_PROVIDED TEXT_
The Librarian, by government regulation, could not pay dealers for journals, books, and other publications until they reached the institution; in other words, the Librarian could not pay in advance. 14 If a European bookseller sent a bundle of journals to the Library and the journals went down with a torpedoed freighter, the seller bore the loss. Therefore sellers accumulated journals for the Library but would not ship them.

The absence of European journals delayed the preparation of many citations for the Index-Catalogue and Index Medicus. McCulloch endeavored in vain to restore the flow of Russian journals by asking the U.S. Embassy in Petrograd to help him locate a bookseller (Russian periodicals had been coming through a dealer in Leipzig, Germany). 15 He borrowed some German and Austrian journals from the Boston Medical Library and New York Academy of Medicine and from the editors of the Journal of the American Medical Association and the Boston Medical and Surgical Journal, who were still managing to procure the periodicals from Europe. 16 With these borrowed copies the Library kept somewhat up-to-date with its indexing of German and Austrian periodicals.

In Europe hundreds and finally thousands of dollars of the bookseller's capital was tied up in bundles of journals that gathered dust. It became apparent that after the war a large quantity of journals from Germany and Austria, and a lesser quantity from France, Switzerland, Italy, Portugal, Spain, and other countries would reach the Library. The Library could not put aside money to pay the sellers because, by law, an appropriation that was not spent within a certain time reverted to the Treasury. Congress rescued the Library from its dilemma by doubling the usual appropriation to $20,000 for the fiscal year ending June 1919 and again for 1920. The larger appropriation would also permit the purchase of rare works that might be offered for sale at comparatively low prices after the war, plus publications of the 1914-1918 period that were expected to be higher in price because of inflation.

_DATASET CONTENT_
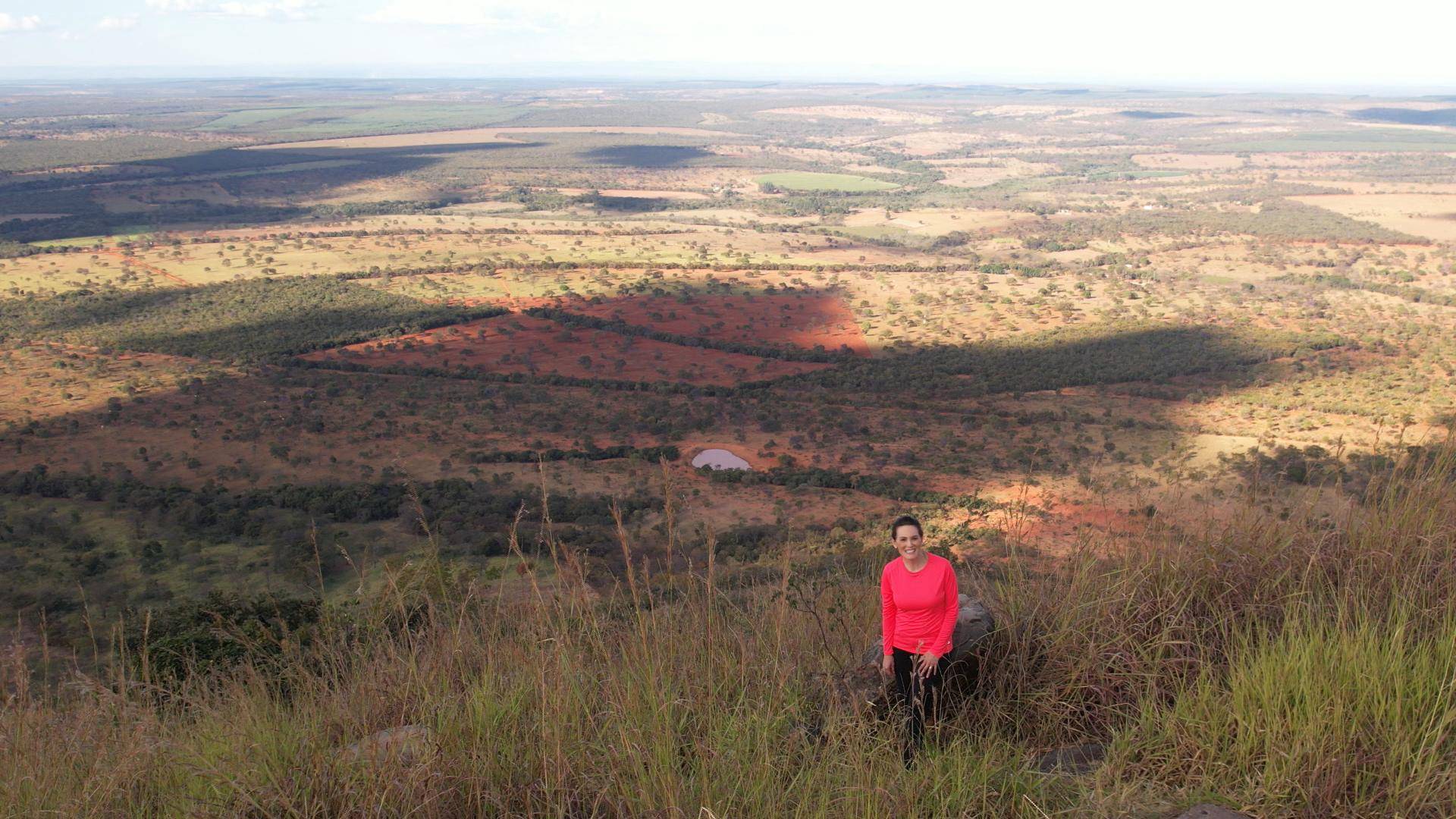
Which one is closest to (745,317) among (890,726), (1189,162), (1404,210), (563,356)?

_TASK INSTRUCTIONS_
1. In the passage about the Library's wartime journals, why did European booksellers hold on to the journals they collected for the Library instead of shipping them? Answer in one to three sentences.
2. Pick up the passage about the Library's wartime journals after its final sentence and keep writing.

_TASK RESPONSES_
1. By government regulation, the Librarian could not pay for publications until they reached the Library, so payment in advance was impossible. If a shipment went down with a torpedoed freighter, the seller bore the loss. To avoid that risk, sellers accumulated the journals but would not send them.

2.
After the fighting ceased the channels of communication opened rapidly, and during 1919 practically all of the missing periodicals from Germany, Austria, and a few other countries arrived. The Library was still unable to locate a bookseller in Russia, and gaps remained in the serials of that country.17

With European books and pamphlets the situation was different. Routine ordering procedures had been disrupted. The Library had not ordered books published in enemy countries. Dealers had not accumulated books for the institution, as they had journals. In 1919 the Library had begun purchasing from Europe, but many of the volumes had been printed in small editions because of wartime conditions and were no longer available. The Library was unable to acquire as many works published between 1914 and 1918 as it desired.